* [Exercise objective] Write out all of the material below word for word, leaving out the pictures.

* [Provided entries]
- - -

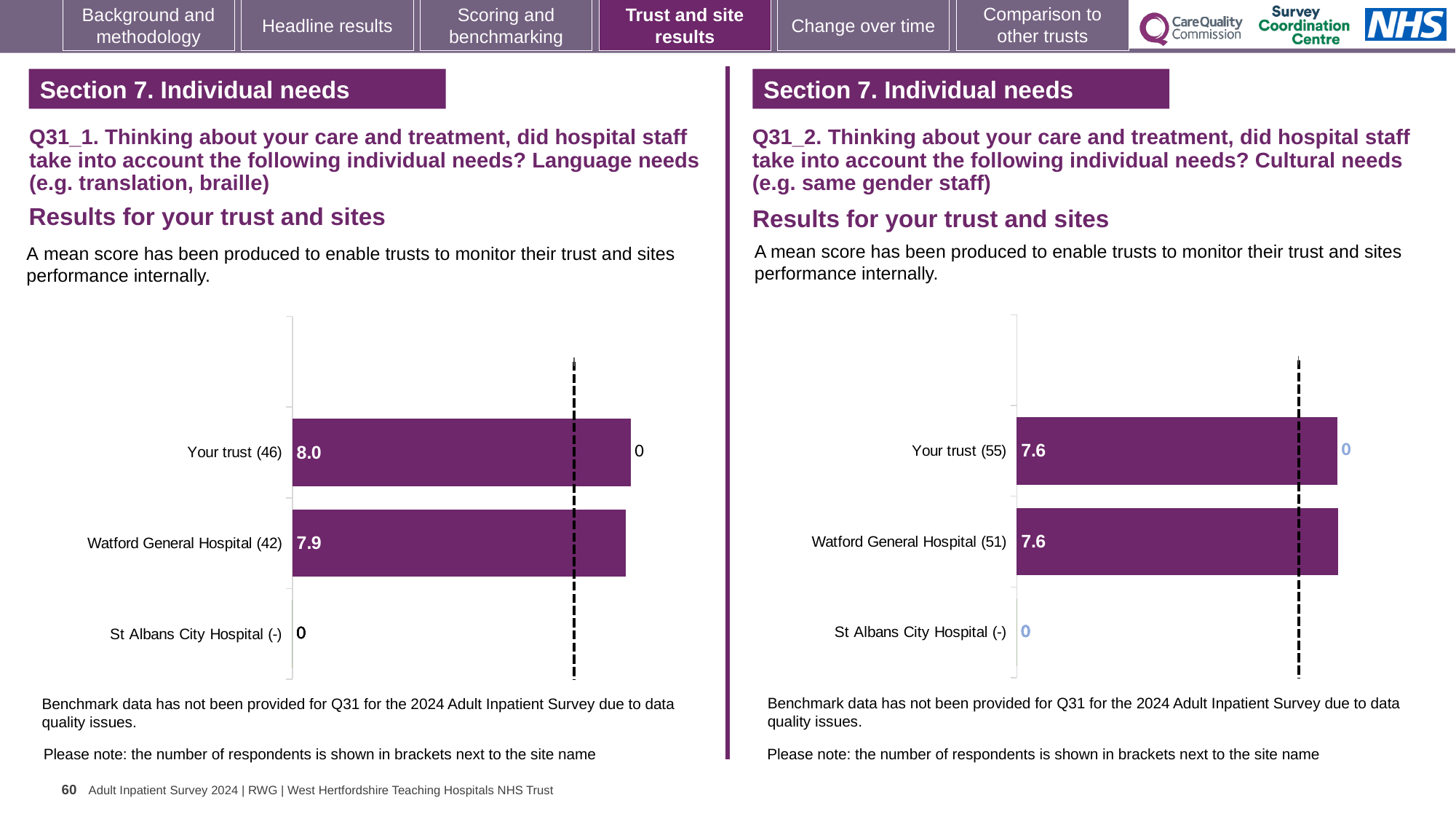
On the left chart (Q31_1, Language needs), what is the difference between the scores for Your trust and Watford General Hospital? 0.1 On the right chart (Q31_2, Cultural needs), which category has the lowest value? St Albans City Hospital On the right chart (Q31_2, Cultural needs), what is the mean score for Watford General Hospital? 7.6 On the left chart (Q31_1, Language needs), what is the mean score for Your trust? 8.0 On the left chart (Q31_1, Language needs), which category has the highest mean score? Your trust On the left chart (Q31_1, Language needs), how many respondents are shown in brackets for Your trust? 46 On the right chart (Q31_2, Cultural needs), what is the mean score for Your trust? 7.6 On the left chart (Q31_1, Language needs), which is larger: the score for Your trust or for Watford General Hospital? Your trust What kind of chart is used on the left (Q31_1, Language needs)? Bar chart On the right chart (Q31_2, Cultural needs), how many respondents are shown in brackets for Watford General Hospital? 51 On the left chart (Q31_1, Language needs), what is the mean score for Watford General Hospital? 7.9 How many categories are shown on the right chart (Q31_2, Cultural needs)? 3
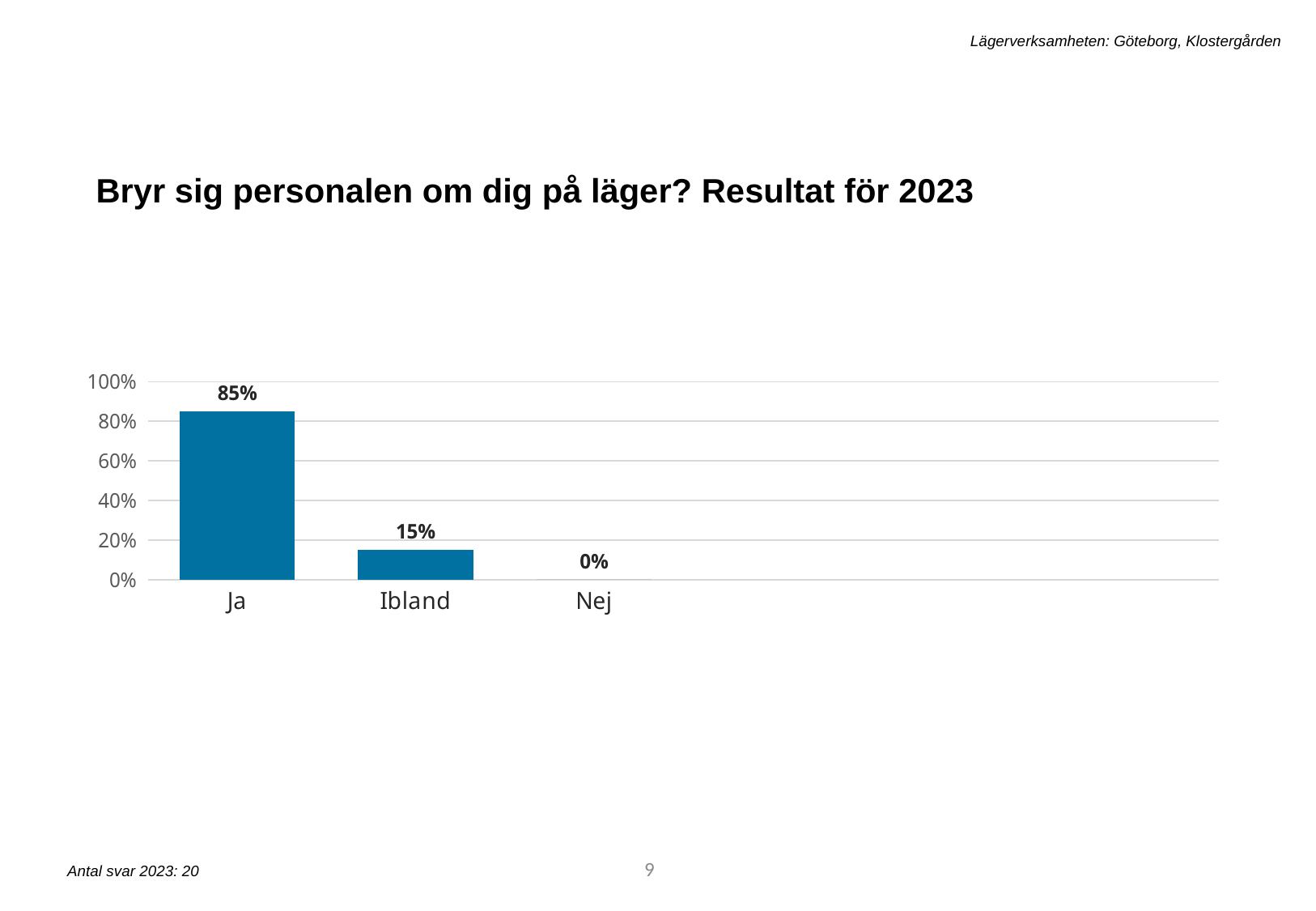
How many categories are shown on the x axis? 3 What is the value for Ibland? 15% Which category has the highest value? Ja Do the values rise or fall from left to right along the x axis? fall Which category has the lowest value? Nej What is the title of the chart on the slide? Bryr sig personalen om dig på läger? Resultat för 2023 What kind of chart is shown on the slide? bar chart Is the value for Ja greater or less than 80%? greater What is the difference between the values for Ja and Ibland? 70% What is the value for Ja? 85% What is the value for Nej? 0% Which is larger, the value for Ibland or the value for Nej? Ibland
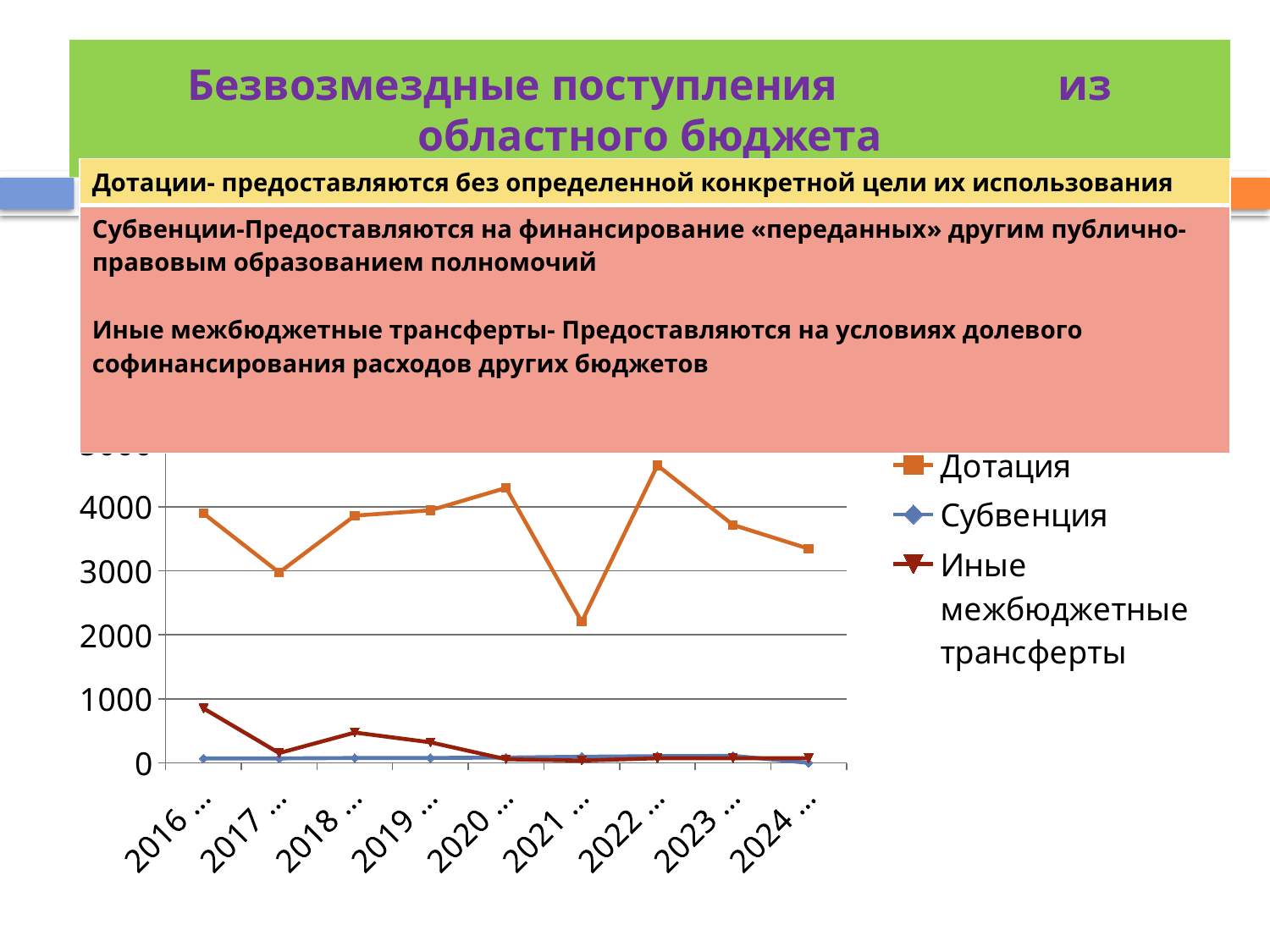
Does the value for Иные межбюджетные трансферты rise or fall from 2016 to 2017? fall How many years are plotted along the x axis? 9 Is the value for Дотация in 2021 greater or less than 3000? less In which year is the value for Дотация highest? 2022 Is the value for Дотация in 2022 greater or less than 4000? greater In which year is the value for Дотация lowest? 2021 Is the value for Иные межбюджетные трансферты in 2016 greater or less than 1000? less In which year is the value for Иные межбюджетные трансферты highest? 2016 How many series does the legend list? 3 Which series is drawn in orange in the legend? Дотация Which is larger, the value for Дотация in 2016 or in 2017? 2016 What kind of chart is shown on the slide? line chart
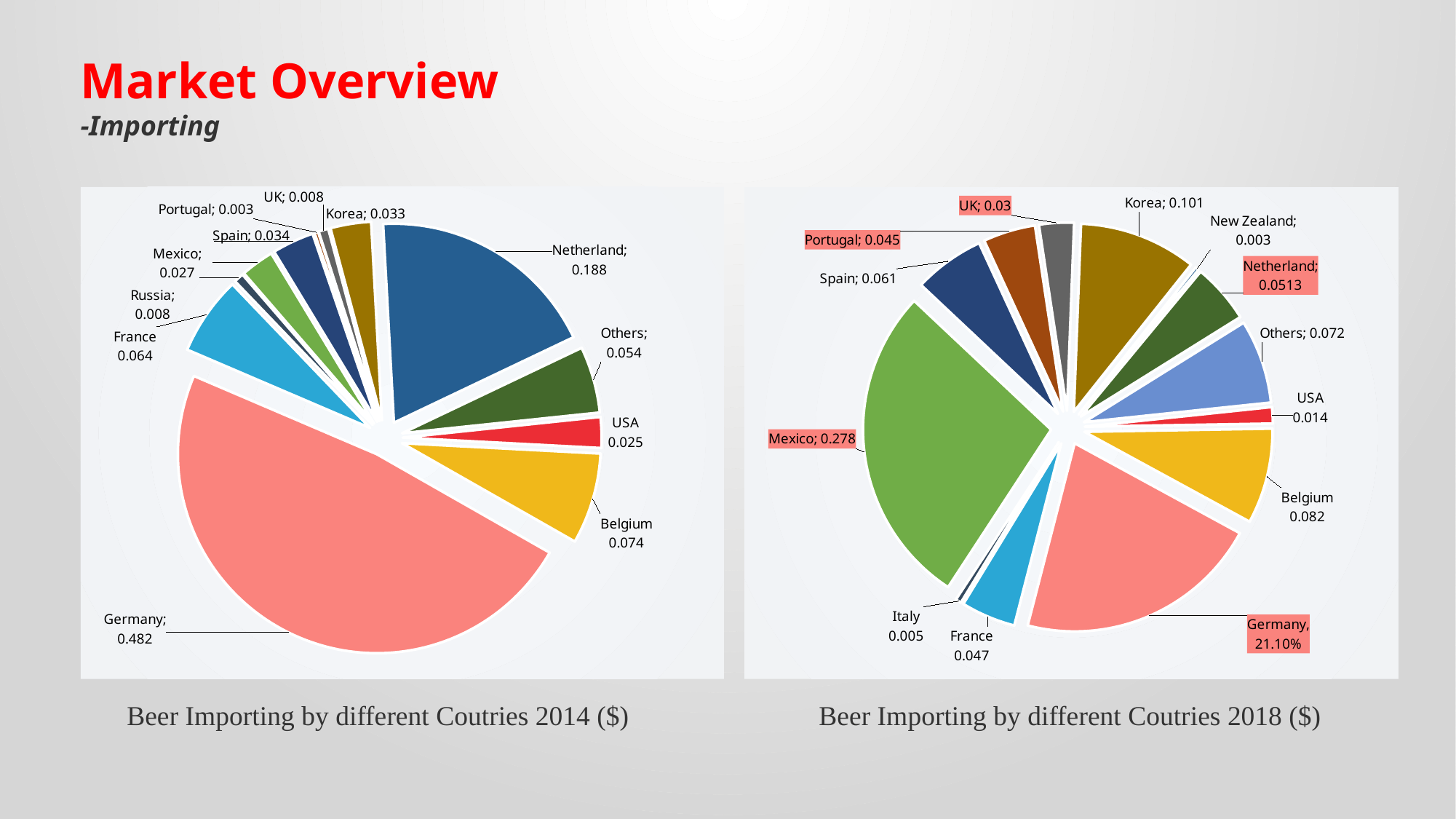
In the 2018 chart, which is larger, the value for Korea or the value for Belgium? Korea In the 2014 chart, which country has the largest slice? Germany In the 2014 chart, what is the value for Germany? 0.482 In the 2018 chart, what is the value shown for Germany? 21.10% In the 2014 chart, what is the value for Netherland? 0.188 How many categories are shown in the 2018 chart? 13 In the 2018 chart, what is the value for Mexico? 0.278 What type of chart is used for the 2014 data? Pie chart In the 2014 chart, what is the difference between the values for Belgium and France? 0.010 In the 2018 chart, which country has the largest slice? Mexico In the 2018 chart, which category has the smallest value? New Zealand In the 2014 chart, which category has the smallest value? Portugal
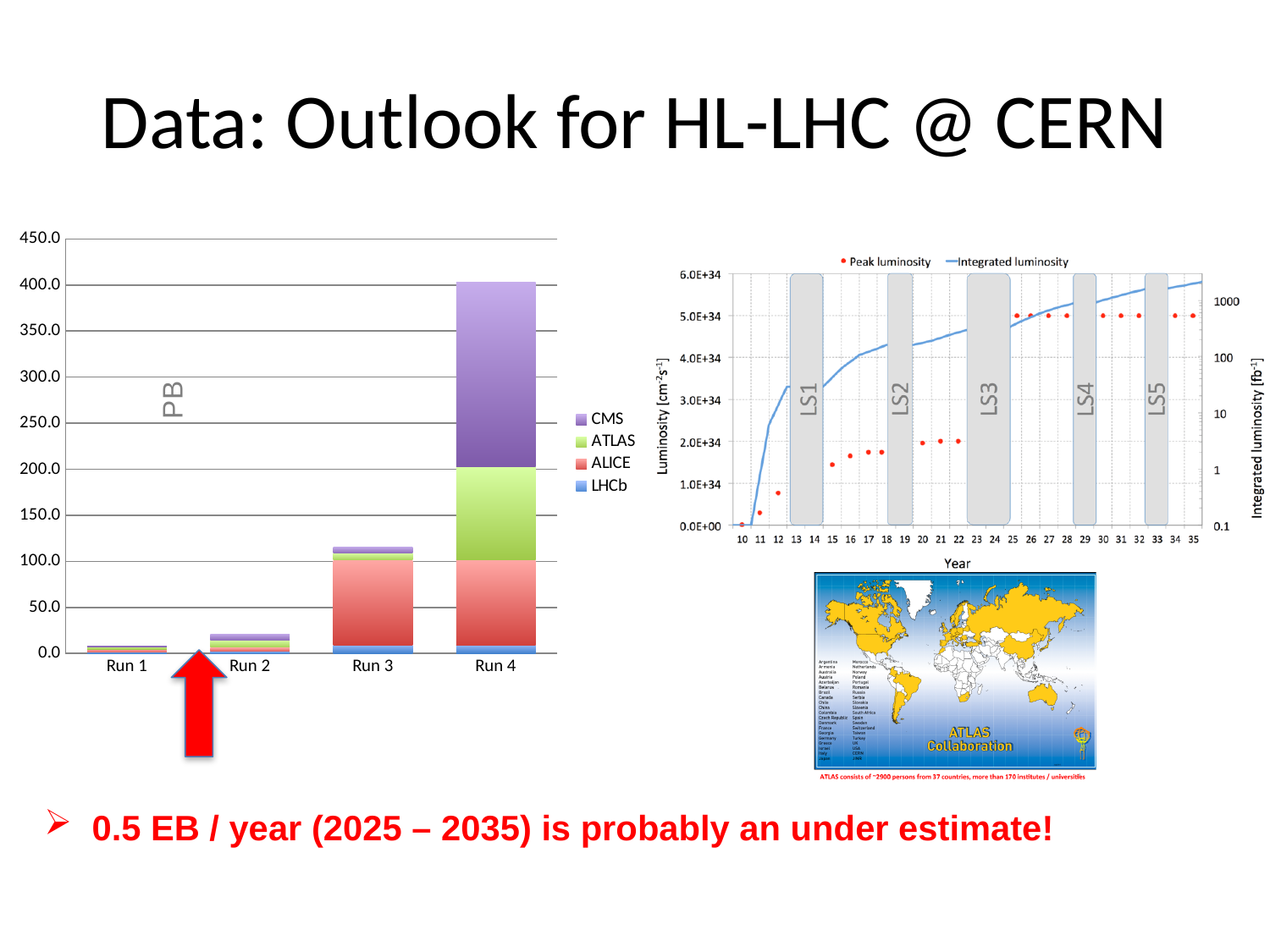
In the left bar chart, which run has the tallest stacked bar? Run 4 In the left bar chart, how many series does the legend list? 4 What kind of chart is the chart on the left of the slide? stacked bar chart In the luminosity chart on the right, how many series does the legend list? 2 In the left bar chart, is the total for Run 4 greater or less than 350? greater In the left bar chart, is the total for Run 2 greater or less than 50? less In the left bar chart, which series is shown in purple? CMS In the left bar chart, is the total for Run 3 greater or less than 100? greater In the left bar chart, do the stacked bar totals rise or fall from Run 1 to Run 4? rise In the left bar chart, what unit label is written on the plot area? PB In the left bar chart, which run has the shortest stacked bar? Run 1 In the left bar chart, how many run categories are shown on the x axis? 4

- - -

* [Exercise answer]
On the left chart (Q31_1, Language needs), what is the difference between the scores for Your trust and Watford General Hospital? 0.1 On the right chart (Q31_2, Cultural needs), which category has the lowest value? St Albans City Hospital On the right chart (Q31_2, Cultural needs), what is the mean score for Watford General Hospital? 7.6 On the left chart (Q31_1, Language needs), what is the mean score for Your trust? 8.0 On the left chart (Q31_1, Language needs), which category has the highest mean score? Your trust On the left chart (Q31_1, Language needs), how many respondents are shown in brackets for Your trust? 46 On the right chart (Q31_2, Cultural needs), what is the mean score for Your trust? 7.6 On the left chart (Q31_1, Language needs), which is larger: the score for Your trust or for Watford General Hospital? Your trust What kind of chart is used on the left (Q31_1, Language needs)? Bar chart On the right chart (Q31_2, Cultural needs), how many respondents are shown in brackets for Watford General Hospital? 51 On the left chart (Q31_1, Language needs), what is the mean score for Watford General Hospital? 7.9 How many categories are shown on the right chart (Q31_2, Cultural needs)? 3
How many categories are shown on the x axis? 3 What is the value for Ibland? 15% Which category has the highest value? Ja Do the values rise or fall from left to right along the x axis? fall Which category has the lowest value? Nej What is the title of the chart on the slide? Bryr sig personalen om dig på läger? Resultat för 2023 What kind of chart is shown on the slide? bar chart Is the value for Ja greater or less than 80%? greater What is the difference between the values for Ja and Ibland? 70% What is the value for Ja? 85% What is the value for Nej? 0% Which is larger, the value for Ibland or the value for Nej? Ibland
Does the value for Иные межбюджетные трансферты rise or fall from 2016 to 2017? fall How many years are plotted along the x axis? 9 Is the value for Дотация in 2021 greater or less than 3000? less In which year is the value for Дотация highest? 2022 Is the value for Дотация in 2022 greater or less than 4000? greater In which year is the value for Дотация lowest? 2021 Is the value for Иные межбюджетные трансферты in 2016 greater or less than 1000? less In which year is the value for Иные межбюджетные трансферты highest? 2016 How many series does the legend list? 3 Which series is drawn in orange in the legend? Дотация Which is larger, the value for Дотация in 2016 or in 2017? 2016 What kind of chart is shown on the slide? line chart
In the 2018 chart, which is larger, the value for Korea or the value for Belgium? Korea In the 2014 chart, which country has the largest slice? Germany In the 2014 chart, what is the value for Germany? 0.482 In the 2018 chart, what is the value shown for Germany? 21.10% In the 2014 chart, what is the value for Netherland? 0.188 How many categories are shown in the 2018 chart? 13 In the 2018 chart, what is the value for Mexico? 0.278 What type of chart is used for the 2014 data? Pie chart In the 2014 chart, what is the difference between the values for Belgium and France? 0.010 In the 2018 chart, which country has the largest slice? Mexico In the 2018 chart, which category has the smallest value? New Zealand In the 2014 chart, which category has the smallest value? Portugal
In the left bar chart, which run has the tallest stacked bar? Run 4 In the left bar chart, how many series does the legend list? 4 What kind of chart is the chart on the left of the slide? stacked bar chart In the luminosity chart on the right, how many series does the legend list? 2 In the left bar chart, is the total for Run 4 greater or less than 350? greater In the left bar chart, is the total for Run 2 greater or less than 50? less In the left bar chart, which series is shown in purple? CMS In the left bar chart, is the total for Run 3 greater or less than 100? greater In the left bar chart, do the stacked bar totals rise or fall from Run 1 to Run 4? rise In the left bar chart, what unit label is written on the plot area? PB In the left bar chart, which run has the shortest stacked bar? Run 1 In the left bar chart, how many run categories are shown on the x axis? 4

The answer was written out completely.